Symptoms and Classification
The common manifestations of the disease are simple ecchymosis, sudden bleed into soft tissues, muscle, joints or insufficient clotting of injuries with bleed. Classification of the disease severity is according to the level of clotting factor present in the blood. If the concentration of clotting factor is < 1% of normal the disease is severe and manifest as spontaneous bleed into muscles/joints. If the presence of clotting factor is 1–5% of normal, the disease is of moderate type and manifests as occasional bleed/prolonged bleed after trauma. If the clotting factor is between 5 and < 40% of normal then it is the mild form of disease and manifests as severe bleed with major trauma/surgery [3].

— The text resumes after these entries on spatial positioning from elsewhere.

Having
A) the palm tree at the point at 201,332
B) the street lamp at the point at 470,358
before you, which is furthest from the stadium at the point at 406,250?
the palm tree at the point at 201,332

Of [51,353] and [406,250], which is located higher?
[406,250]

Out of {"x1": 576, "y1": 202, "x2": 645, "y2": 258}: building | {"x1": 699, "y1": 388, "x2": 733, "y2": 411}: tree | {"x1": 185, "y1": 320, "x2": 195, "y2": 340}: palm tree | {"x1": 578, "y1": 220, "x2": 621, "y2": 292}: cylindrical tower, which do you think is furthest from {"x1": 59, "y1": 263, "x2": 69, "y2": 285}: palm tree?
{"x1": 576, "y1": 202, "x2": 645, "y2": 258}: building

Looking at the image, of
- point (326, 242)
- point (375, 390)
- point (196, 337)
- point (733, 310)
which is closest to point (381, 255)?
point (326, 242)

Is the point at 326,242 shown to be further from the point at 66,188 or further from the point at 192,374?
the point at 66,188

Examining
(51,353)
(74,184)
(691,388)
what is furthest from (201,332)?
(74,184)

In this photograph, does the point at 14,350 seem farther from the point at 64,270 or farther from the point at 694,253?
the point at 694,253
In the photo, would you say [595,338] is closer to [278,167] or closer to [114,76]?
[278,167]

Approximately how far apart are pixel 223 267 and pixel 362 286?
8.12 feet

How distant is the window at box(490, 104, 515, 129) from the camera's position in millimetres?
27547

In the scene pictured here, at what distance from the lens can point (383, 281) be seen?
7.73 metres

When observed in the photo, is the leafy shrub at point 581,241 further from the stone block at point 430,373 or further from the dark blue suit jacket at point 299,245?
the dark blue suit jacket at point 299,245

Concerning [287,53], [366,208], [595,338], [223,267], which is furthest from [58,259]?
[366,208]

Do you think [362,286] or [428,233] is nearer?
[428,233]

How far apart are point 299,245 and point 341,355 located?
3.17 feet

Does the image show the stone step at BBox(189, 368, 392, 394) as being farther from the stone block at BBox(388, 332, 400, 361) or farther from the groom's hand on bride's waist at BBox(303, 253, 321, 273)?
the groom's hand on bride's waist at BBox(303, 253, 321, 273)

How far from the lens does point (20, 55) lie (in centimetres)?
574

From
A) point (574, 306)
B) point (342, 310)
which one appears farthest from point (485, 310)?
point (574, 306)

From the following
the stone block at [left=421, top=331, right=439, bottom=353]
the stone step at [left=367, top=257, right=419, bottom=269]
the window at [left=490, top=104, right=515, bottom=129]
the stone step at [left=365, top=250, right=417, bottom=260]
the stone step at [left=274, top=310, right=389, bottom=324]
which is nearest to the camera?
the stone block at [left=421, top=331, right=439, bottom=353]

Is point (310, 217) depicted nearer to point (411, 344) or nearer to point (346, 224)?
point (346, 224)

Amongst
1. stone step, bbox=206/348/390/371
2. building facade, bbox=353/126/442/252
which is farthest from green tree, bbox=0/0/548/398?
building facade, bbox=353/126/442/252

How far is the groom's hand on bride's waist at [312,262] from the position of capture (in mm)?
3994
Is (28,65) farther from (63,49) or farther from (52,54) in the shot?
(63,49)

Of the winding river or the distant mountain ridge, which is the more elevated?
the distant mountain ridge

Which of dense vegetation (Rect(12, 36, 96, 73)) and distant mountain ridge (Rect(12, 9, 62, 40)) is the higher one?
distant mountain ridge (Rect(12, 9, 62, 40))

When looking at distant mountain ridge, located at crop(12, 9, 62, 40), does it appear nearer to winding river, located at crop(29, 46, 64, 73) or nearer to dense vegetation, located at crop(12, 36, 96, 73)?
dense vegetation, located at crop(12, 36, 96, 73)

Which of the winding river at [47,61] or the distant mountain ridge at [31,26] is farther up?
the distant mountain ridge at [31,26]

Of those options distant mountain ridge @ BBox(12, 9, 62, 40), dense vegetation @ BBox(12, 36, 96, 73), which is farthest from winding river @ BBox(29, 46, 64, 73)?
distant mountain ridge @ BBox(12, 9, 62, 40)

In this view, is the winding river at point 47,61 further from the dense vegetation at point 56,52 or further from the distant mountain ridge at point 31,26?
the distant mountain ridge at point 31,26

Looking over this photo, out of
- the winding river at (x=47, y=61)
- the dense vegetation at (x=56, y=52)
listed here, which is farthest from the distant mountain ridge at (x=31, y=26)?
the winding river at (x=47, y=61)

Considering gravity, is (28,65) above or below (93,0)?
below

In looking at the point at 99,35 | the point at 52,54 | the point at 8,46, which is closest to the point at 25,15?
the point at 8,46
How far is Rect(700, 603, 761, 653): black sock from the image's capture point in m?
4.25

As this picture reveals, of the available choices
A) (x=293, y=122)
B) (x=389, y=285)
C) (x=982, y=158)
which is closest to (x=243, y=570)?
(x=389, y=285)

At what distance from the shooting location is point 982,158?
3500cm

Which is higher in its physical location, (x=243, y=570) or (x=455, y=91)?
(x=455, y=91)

About half of those affected with Hemophilia A have the severe form of the disease [7]. Life threatening hemorrhages often leads to haemarthrosis, synovial hyperplasia, chronic inflammation, fibrosis, disabilities and decline in quality of life [8].
Joint bleed is the most distinctive presentation of hemophilia. More than 90% of bleeding episodes in severe Hemophilia A and B are seen in joints and 80% of these represent haemarthrosis of the major joints such as elbow, knees and ankle [9].
History and Evolution of Hemophilia Treatment
The disease was identified as a hereditary disorder by Dr. John Conrad Otto during 1774–1844. In 1939 antihemophilic factor was discovered by Kenneth Brinkhons. Till 1960s persons with hemophilia were treated with whole blood/fresh plasma transfusions. The whole blood or plasma did not have enough FVIII or FIX proteins to stop severe bleeding and eventually these patients’ experienced marked morbidity and mortality associated with the disease [10].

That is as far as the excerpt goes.